It was time to go and deal with the back door. I pulled out the three Union keys that I’d tied together on a string. I gripped them between my teeth while I extracted the mallet from my waistband.
I headed up the stairs. I was going to be exposed, but there was nothing I could do about that. I wasn’t going to hang around for the green Passat to pull up so I could try to hijack its occupants.
I gave the dark blue door an exploratory push top and bottom; they both moved. No bolts. I’d been counting on that, because it was closest to where they’d leave the car, but I felt the tension leak out of my shoulder muscles nonetheless. If they’d secured the back and just gone in and out of the front, I’d have been in trouble.
A pin-tumbler lock contains a row of spring-loaded pins. When you insert the key, its peaks and valleys adjust the pins, both upwards and downwards, until the cylinder can turn. Once the operation is complete, the cylinder returns to its original position and so do the pins. It was a tried and tested system and, until a few years ago, secure. Then somebody discovered how to ‘bump’ them with a substitute key.
You insert the bump key all the way into the lock, pull it out one notch, apply pressure in the direction of the turn, and give the end of the key a sharp tap. The key bangs against the end of the lock, and the kinetic energy travels back along it. The pins jump, and because of the pressure you’re applying, the key will turn.
I shoved the first of my trio of keys into the lock, pulled it back one click, my finger and thumb applying the necessary clockwise pressure. I put an ear to the door to check for noise one last time, and gave the handle a short, sharp tap with the mallet.
Nothing.
I tried twice more.
Nothing.
I swapped keys. I tapped again, and on the second attempt my clockwise pressure turned into a full rotation.
23
I shoved the string of bump keys back into my jeans, stepped onto the mat and gently closed the door behind me. The place was in darkness. There were no winking lights on a console by this door or the one at the far end of the hall. There was no bleep of an alarm waiting for a PIN to be entered.
The house smelt as if its owner had emptied every boutique in Noordermarkt of its lemon-scented candles. I flicked on the deadlock. If someone did come back, they wouldn’t be able to get in. They’d give it a few goes, thinking the lock was jammed, and that would give me enough time to exit from the front.
I let my jaw drop open, so all the internal noises like breathing and swallowing didn’t intrude. I did nothing but listen for a minute or two. The house was completely silent. There wasn’t even the tick of a clock. All I could hear was the dull rumble of the Westerstraat traffic.
I cocked my head and listened again. I wanted to make sure no one was reacting. I’d opened a door. Even when people are asleep, their eardrums can be sensitive to minute changes in air pressure. Grannies call it sixth sense, but more likely it was caveman-survival stuff. You needed a little advance warning if a brontosaurus was coming to visit.

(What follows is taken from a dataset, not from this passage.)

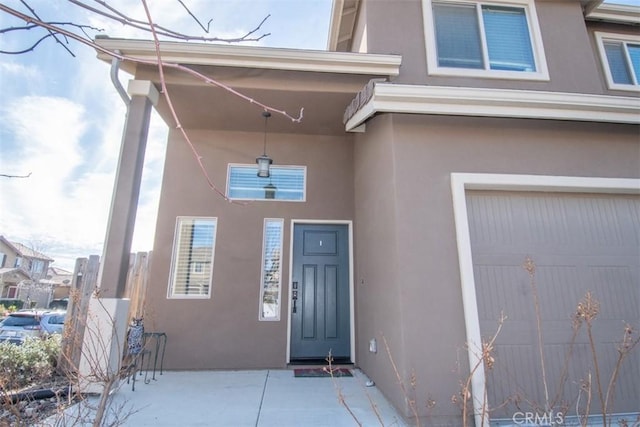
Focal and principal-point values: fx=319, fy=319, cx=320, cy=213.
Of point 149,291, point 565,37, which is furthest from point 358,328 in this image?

I waited a few seconds longer. There was still no creak of a floorboard, no sound from a radio or TV.
As my eyes adjusted, I began to make out the streamlined cabinets to my left and right. The walls were white. Rugs covered the polished wood floor all the way to the front door. A small bowl that contained change but no keys was perched on top of a glass cabinet. The two men’s winter coats hung on a rack above it. There were no handbags, purses, patterned umbrellas or a copy of the Dutch version of Hello! to suggest a female presence. Two doors were open to my left. Gentle light filtered through them from the street. There was no hint of cigarette smoke or stale cooking. All I could smell was furniture polish, lemon and more lemon.
I focused on the shape of the front door at the end of the hallway. Somewhere down there would be the staircase to the upper floors, but I wasn’t going to use it. I wasn’t going to check the rest of the house. There was no need. Everything I was interested in was downstairs. I wouldn’t be long down there, with luck no more than ten minutes. All I had to do was study the windows and door, and work out which of them I was going to leave unlocked for when I came back.
I put down the toolbox and mallet and took off my trainers. The floor would show any grit or dirt in this show-home, and anyone as fastidious as its occupants would notice. I would also check my socks weren’t leaving sweat marks. If they did, I’d give them a wipe when I did my clean-up recce on the way out.
I tied the laces together, put the trainers over my left shoulder, and picked up the little black box and the mallet. There were two doors to my right. One of them had to lead to the basement stairs.
I was reaching for the handle of the first when it opened and light flooded into the hallway.
24
The guy had greasy black hair that reached the collar of his black shirt. His sleeves were rolled up. There was a mug in his hand.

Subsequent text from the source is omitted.